Greece secured its latest installment of rescue loans on Monday after satisfying international lenders and European finance officials that it could get its economic reforms back on track.

The European Commission, European Central Bank and International Monetary Fund -- known as the troika -- said that Greece had fallen behind in some areas and the outlook for the depressed economy was uncertain.

But, in a joint statement, the groups said they had reached agreement with the Greek government on the measures it needs to take to meet budget targets.

Following the successful outcome to the troika's review, eurozone finance ministers approved the release of nearly 5 billion euros, part of which Greece needs to redeem bonds due to mature next month.

Greece has been kept afloat since 2010 by funds drawn from a 240-billion euro EU-IMF bailout program. In return, the country has enacted deep cuts to government spending, raised taxes and introduced structural reforms in a bid to slash borrowing. Unemployment has rocketed to more than 27%.

With the economy now in its sixth year of recession, the government has found it increasingly difficult to keep its side of the bargain. A minor party in the coalition quit the government last month over its abrupt closure of state broadcaster ERT, raising fears that Greece could return to the political instability witnessed last year.

Related: Eurozone pulls back from the brink

Mounting opposition to austerity also briefly threatened to bring down the Portuguese government last week, reminding investors that the eurozone still has a long way to go to restore the financial health of its economies even if it begins to emerge from its longest recession later this year.

Analysts said the troika appeared reluctant to apply too much pressure to Greece before signing off on the latest cash injection. The fear is the ripple effect of a fresh political crisis in Greece, which could push peripheral eurozone bond yields higher again and threaten plans by Ireland to exit its own bailout program later this year.

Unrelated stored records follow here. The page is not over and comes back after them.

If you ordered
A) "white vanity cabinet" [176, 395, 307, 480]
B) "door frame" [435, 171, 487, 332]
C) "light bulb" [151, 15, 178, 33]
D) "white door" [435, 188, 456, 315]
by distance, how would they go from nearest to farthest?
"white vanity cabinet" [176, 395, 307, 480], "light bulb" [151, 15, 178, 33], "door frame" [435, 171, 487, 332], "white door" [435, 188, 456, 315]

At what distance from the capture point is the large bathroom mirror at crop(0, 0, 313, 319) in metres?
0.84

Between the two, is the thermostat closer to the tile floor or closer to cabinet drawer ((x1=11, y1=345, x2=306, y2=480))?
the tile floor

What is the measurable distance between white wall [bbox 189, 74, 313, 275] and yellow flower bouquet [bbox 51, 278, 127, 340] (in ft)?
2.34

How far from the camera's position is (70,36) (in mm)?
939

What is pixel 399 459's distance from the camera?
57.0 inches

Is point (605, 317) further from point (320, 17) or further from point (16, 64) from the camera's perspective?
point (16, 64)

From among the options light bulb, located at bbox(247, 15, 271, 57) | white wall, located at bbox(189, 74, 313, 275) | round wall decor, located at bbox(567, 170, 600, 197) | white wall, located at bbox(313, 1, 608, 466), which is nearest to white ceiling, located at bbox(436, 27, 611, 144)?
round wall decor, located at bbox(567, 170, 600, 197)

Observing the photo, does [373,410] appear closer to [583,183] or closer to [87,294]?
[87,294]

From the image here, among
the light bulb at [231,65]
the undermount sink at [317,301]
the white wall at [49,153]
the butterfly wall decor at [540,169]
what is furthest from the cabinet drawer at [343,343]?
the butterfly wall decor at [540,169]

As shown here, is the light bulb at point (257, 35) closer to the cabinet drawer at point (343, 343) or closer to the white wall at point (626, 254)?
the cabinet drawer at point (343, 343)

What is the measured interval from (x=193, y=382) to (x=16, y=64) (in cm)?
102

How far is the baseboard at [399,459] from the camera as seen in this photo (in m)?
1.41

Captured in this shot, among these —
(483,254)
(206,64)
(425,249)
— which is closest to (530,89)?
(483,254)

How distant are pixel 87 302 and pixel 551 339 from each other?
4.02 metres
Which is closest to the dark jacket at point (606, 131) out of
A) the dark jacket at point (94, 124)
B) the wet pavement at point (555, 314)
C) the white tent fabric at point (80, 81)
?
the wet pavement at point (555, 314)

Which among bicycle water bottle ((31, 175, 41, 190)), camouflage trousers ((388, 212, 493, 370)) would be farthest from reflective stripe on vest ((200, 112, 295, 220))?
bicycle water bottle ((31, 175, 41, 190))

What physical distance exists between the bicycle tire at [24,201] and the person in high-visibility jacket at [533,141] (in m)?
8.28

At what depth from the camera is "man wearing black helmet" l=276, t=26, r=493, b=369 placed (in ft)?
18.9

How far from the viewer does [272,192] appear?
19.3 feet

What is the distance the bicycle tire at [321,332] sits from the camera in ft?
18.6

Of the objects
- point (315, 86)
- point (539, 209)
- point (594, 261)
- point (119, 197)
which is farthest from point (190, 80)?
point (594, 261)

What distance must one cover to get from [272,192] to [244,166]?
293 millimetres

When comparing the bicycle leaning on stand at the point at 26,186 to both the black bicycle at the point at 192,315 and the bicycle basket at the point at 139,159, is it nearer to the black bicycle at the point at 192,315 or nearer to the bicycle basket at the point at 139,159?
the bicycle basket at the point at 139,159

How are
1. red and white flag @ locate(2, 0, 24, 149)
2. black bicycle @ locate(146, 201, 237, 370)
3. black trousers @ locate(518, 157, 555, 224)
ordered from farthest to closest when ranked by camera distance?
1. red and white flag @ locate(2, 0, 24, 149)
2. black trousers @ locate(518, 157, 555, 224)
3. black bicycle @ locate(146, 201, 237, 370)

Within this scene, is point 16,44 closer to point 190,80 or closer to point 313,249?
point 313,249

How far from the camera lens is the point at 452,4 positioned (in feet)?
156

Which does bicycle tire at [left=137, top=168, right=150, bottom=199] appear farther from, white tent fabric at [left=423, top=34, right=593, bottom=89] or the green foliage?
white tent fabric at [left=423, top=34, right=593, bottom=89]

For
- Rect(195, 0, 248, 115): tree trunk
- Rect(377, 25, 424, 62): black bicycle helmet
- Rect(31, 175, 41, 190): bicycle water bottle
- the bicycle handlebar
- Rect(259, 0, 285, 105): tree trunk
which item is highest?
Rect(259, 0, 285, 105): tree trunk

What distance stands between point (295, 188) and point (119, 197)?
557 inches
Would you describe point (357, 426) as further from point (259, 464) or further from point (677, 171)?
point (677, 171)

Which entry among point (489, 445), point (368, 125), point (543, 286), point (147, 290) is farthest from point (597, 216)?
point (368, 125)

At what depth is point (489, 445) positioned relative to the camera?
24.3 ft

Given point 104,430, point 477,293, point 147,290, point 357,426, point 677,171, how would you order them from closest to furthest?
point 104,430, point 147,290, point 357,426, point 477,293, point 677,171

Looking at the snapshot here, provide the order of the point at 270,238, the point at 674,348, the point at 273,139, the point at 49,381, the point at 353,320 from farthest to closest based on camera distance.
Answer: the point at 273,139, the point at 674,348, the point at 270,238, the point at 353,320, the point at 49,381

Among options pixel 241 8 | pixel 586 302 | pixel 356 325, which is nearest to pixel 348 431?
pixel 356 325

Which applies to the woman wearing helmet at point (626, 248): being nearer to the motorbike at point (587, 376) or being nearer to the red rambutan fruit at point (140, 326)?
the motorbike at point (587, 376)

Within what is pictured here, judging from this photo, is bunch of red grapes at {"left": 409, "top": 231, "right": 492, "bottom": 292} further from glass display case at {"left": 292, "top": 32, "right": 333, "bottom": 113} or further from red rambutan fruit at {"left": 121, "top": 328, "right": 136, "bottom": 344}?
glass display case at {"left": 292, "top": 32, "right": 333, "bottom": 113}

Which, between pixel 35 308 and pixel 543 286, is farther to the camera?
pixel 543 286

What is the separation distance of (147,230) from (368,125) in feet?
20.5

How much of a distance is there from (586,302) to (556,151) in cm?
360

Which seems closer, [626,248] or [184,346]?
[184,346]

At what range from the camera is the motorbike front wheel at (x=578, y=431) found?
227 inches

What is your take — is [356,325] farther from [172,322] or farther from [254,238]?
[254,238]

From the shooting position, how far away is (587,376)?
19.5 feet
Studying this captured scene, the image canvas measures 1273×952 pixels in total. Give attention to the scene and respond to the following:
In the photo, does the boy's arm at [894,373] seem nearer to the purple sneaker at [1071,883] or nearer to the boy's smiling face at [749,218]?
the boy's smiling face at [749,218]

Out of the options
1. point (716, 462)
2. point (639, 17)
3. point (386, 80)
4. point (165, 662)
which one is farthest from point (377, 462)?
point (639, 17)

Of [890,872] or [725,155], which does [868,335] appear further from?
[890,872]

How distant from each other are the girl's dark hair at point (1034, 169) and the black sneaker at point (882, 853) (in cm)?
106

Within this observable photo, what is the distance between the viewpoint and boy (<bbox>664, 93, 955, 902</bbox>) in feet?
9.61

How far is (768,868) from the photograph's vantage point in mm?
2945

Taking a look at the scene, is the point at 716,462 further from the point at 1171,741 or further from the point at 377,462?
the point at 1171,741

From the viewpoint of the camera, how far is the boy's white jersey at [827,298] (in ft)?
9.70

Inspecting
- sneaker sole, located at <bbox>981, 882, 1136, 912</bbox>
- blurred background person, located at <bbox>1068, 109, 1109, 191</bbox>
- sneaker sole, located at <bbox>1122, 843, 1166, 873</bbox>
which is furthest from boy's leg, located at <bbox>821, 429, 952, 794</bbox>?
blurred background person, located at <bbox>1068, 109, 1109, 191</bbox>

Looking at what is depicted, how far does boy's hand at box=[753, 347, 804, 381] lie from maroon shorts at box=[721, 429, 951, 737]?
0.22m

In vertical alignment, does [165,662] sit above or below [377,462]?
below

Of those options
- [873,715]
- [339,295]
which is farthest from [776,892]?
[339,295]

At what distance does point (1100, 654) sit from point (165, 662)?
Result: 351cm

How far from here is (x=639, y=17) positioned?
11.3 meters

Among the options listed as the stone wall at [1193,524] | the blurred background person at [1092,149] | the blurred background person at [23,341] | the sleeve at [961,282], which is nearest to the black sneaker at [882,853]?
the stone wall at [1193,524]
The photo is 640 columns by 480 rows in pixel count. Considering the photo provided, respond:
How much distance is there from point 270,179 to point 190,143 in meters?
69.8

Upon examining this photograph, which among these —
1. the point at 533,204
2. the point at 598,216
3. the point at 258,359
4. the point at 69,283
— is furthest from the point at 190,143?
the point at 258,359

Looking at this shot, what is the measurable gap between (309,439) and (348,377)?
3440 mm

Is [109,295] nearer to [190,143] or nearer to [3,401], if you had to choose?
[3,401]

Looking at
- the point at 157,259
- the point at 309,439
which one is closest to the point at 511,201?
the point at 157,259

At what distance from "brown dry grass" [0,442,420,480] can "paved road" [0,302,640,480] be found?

The troika said Greece had committed to cut spending in health care and get a civil service reform program back on track by meeting targets for layoffs and transfers to retraining and redeployment plans. Greece had agreed to shed 15,000 public-sector jobs by the end of 2014.

There were also reports that the troika had accepted that privatization receipts would also be lower than expected. The government failed to sell state gas firm DEPA last month, making this year's target of 2.6 billion euros from the sale of state assets unachievable.